I came of age during the Reagan Revolution. Following the failed economic policies of the 1970s, Americans were anxious to be release from the burdens of big government and its regulations. President Reagan’s policies of tax relief, particularly for high earners, really resonated with the public—particularly young adults.
I didn’t quite get it. Maybe it’s because I’m the product of depression-era parents, but my more “liberal” philosophies often put me at odds with most of my friends in college. That whole “trickle down” thing didn’t make a lot of sense to me. But when Gordon Gekko from the 1987 film Wall Street uttered, “Greed is good,” my generation responded, and they did pretty well for themselves. But more than 20 years later, look where it’s got us.
Now, please understand, I’m not intending this as some kind of lecture—rather it’s an observation on the generation that follows mine. Today’s young adults seem well positioned to learn from our mistakes. I see it in their commitment to equality for all and a desire to leave behind a better world for generations that follow.
Yesterday’s National Teach-In on Global Warming provided me some insight on that. Whether or not you believe climate change is manmade, you have to appreciate the desire of young people to limit waste in our society and to create more sustainable practices. But there is also an understanding that sustainability doesn’t preclude today’s college students from enjoying a lucrative and personally fulfilling future.

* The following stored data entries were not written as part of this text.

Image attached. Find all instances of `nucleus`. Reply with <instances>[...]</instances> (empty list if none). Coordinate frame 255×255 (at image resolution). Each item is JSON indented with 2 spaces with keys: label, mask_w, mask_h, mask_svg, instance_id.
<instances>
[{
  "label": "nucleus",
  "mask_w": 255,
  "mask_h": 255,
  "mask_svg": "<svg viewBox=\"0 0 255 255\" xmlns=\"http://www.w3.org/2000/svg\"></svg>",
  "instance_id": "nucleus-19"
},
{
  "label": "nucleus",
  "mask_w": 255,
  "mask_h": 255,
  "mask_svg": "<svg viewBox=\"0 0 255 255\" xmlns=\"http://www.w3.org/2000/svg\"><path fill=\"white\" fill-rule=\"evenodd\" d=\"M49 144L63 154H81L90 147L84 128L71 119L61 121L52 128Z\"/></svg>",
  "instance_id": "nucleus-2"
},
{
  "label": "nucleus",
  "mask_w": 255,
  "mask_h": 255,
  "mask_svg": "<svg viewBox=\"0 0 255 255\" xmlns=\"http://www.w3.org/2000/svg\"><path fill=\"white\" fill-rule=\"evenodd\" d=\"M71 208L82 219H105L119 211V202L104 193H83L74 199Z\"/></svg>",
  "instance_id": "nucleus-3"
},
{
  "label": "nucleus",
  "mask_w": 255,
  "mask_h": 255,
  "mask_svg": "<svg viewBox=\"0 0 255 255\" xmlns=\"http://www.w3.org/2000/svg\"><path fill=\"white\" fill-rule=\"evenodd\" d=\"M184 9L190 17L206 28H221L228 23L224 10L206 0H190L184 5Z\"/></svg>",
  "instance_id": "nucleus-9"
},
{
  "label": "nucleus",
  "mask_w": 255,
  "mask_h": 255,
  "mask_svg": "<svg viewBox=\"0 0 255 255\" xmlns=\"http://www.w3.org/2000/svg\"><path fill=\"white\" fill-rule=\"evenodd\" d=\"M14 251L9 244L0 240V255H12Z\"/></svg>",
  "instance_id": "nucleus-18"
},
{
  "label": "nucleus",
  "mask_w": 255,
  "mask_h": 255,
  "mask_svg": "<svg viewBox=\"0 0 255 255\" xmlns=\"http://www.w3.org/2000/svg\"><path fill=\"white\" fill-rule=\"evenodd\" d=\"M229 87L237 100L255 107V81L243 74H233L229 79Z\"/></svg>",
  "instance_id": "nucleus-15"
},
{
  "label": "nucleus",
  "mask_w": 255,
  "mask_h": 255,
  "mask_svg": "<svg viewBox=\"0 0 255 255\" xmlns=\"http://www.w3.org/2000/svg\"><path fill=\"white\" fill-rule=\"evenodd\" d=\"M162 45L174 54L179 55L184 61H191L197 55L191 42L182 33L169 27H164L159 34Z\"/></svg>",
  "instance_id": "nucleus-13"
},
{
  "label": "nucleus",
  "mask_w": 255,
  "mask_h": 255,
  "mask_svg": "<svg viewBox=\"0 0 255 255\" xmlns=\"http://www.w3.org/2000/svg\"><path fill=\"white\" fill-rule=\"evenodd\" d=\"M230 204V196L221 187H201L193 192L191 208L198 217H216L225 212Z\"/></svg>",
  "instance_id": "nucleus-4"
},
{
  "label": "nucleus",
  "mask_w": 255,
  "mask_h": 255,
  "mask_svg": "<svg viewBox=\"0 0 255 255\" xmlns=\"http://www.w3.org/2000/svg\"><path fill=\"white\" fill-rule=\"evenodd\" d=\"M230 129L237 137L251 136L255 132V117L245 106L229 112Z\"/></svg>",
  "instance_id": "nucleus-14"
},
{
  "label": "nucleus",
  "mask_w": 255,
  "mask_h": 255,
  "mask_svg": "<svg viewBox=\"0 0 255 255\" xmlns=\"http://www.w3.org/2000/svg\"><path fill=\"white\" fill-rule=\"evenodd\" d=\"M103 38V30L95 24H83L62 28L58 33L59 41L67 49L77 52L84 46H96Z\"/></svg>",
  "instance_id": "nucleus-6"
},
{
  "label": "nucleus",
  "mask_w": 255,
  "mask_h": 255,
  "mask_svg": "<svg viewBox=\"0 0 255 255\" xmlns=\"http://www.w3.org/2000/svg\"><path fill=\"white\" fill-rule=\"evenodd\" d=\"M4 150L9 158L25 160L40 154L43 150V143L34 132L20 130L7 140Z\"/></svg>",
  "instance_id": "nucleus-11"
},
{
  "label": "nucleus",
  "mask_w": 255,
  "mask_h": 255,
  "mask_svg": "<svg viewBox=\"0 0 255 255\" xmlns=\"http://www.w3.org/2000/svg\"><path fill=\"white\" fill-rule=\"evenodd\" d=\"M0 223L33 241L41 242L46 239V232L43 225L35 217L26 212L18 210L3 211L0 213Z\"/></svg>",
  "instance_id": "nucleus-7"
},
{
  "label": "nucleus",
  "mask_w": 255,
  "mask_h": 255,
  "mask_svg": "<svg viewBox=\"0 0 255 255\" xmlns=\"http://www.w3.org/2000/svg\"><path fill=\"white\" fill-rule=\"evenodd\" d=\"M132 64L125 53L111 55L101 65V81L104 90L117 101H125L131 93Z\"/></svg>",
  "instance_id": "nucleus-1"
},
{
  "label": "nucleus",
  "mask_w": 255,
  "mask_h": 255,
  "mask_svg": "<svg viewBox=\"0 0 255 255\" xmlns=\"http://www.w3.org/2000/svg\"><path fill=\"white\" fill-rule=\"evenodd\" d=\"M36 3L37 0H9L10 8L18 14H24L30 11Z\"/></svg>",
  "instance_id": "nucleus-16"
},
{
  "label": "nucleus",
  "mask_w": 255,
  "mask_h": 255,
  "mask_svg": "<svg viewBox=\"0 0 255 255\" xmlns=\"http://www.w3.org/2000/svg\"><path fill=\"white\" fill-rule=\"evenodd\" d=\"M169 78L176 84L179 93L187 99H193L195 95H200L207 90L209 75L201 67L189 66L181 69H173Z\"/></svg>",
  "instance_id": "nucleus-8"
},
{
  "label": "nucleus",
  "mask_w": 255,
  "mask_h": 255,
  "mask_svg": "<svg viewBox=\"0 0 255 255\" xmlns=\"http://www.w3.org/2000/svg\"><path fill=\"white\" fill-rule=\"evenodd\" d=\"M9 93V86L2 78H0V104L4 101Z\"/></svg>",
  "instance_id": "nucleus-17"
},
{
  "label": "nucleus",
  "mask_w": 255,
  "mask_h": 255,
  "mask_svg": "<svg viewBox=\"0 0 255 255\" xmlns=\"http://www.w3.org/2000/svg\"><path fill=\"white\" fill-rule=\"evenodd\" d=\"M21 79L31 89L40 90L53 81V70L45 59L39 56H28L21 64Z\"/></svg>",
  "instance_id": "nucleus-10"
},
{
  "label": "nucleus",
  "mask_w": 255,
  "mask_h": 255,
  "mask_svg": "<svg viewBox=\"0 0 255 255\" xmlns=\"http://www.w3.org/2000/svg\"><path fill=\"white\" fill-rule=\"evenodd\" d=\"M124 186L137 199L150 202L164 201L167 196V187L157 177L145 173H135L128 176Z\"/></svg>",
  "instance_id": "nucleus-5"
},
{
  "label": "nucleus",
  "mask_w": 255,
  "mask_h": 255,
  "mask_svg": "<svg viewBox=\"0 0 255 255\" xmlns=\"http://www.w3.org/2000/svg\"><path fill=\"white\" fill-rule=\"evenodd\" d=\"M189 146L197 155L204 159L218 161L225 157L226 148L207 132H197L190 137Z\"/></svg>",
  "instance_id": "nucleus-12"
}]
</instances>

On Wednesday, I had the pleasure to accompany Nevin Byrd and Gregory Koberger on a visit to the R News TV studio for an interview previewing RIT’s Teach-In activities. Both third-year students at RIT, Nevin and Gregory were active in organizing aspects of the Teach-In and were kind enough to accept my invitation to participate in the interview. While driving, I so enjoyed hearing about their ability to balance activism with academics. In addition, both of them are coming off very successful co-ops that no doubt will enhance their career prospects.
Exploring the Teach-In displays and demonstrations that dominated the Student Alumni Union lobby and cafeteria, I couldn’t help but be struck by the contrast. This kind of effort was so “fringe” in my day.
So, under President Obama, there’s no telling how an apparent shift in priorities will play out over the long haul. Probably best if I let Nevin and Gregory offer that evaluation some 20 years from now.